For a phenotypic drug discovery company in 2023, the primary screen would likely follow the path of cells treated with drugs, incubated, stained, and imaged with a high throughput microscope, and analysis. The cells, incubation times, choice of stained targets, and method of analysis would be different from company to company. I’m being purposely vague about styles of imaging, because this is a very personal question for companies to answer based on the biology they would like to interrogate. The primary dimensions here are likely resolution vs. acquisition time.
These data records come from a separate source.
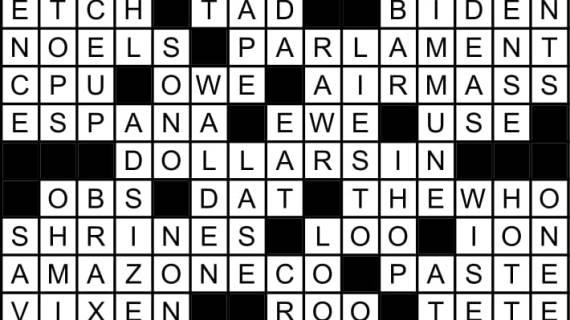 January 2019 Crossword Answers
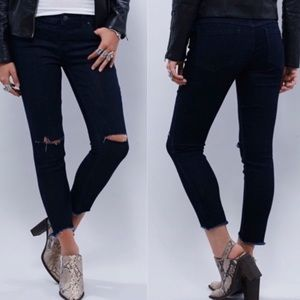 Free People | Ankle Jeans Destroyed Raw Cut Hem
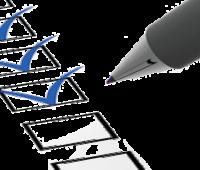 Zmiana regulaminu udzielania zamówień publicznych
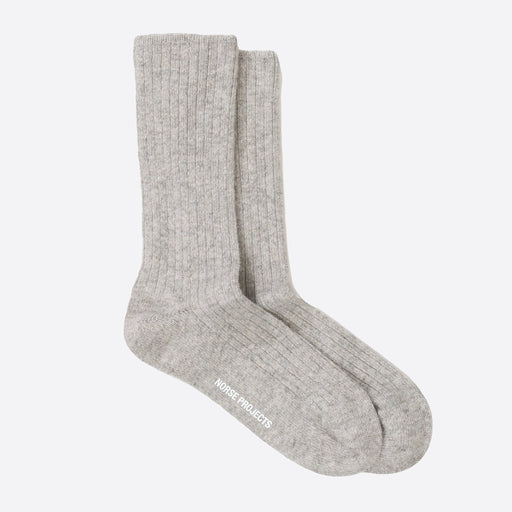 Norse Projects Siggy Lambswool Socks in Light Grey Melange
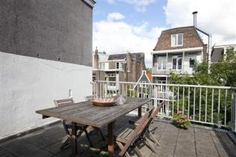 Amsterdam Apartment with rooftop terrace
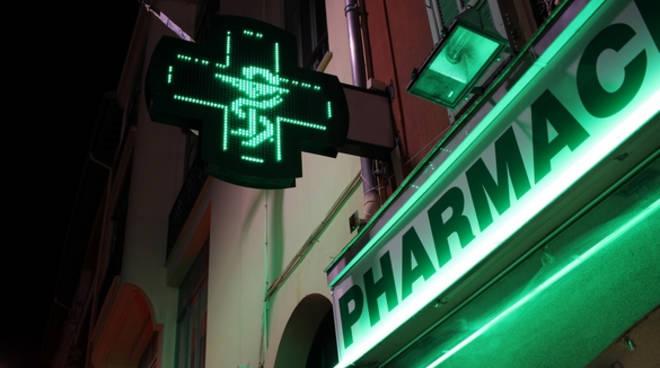 Farmacia notturna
The goal again is to use images of drug treated cells to predict favorable functional assay response (numerical content of DFAs). This prediction is really where time saving will come from (when you save time, you can also test many more compounds, ultimately opening the doors to the new chemical space). Typically there is some weeks-months window within which primary screen, hit triaging, and DFA completion/ analysis would take place. The ‘deliverable’ so to speak would be a map of phenotypic clustering, with corresponding numerical outputs from imaging (number/ intensity of features) and functional assays as a sense check.
After picking your favorite phenotypes, you can bias hit calling in all future primary screens for the program, with the hope that this group of diverse phenotypes will continue to give you favorable responses within the primary dimension you sorted your phenotypes by. There are two main questions here: 1) Does your imaging phenotype biologically represent the numerical output of the functional data? 2) How many times are you going to run primary screens, sort your clustering, and retest to convince yourself that the computer got it right?
I’ll start with the first question, and then move on to the to the second. There may be differences between cell-health-restoration programs (cardio, neuro) and cell-killing programs (oncology, antibacterial) in terms of where in the spectrum of phenotypic response you would identify your target phenotype, so I’ll start with cell-killing.
In a cell killing program, the goal is to develop efficacious and safe compounds that selectively kill diseased cells (sparing healthy cell lines). The killing should be linked to MOA, which is mainly composed of target-gene down regulation, and proof of target engagement/ promiscuity. So, the end goal is a potent compound that interacts with known factors and differentially modulates abundances of known factors. The assays are typically in plates (384 or 1536), and eventually a subset of these compounds would be tested in mice to show translatability of plate-proven-phenoemena. Sometimes in vitro and in vivo profiling proceeds in parallel, which is a non AI/ML enabled way of speeding up a discovery campaign.
One extra piece for the data linking, is that teams must decide what features in phenotypic assays and DFAs will be linked? There are many, many choices here, so I’ll let you take a break and let you do some drawing/ thinking for yourself…. Again, there are many, many choices here, especially if you decide to incorporate emerging plate and imaging-based technologies. You may also go a step further and reduce some of these curves and values to binary signals. So, for one assay, you can threshold the target gene down-regulation and say that below the threshold is 0 and beyond is 1. You may be doing this because the data from this particular assay is noisy, you may also do this if you think you’ve effectively grouped compounds in the binary format. A medicinal chemist should also have control in such a system to maintain and reduce the richness of DFAs.
The second question was about the number of times that a chemist/ team of biologists would run a primary screen and test in DFAs to confirm predictions. The ultimate goal of this screen is to computationally link images and image changes from various chemical perturbations to as much downstream data as possible. So, beyond DFAs, you actually have PK/ PD, mouse, and human studies. You should let a few molecules through that are successful during DFA re-testing to these studies and see how you do. If the line you draw from the primary screen images to deeper layers of data that are increasingly patient-proximal grows longer, you also have less reason to run DFAs.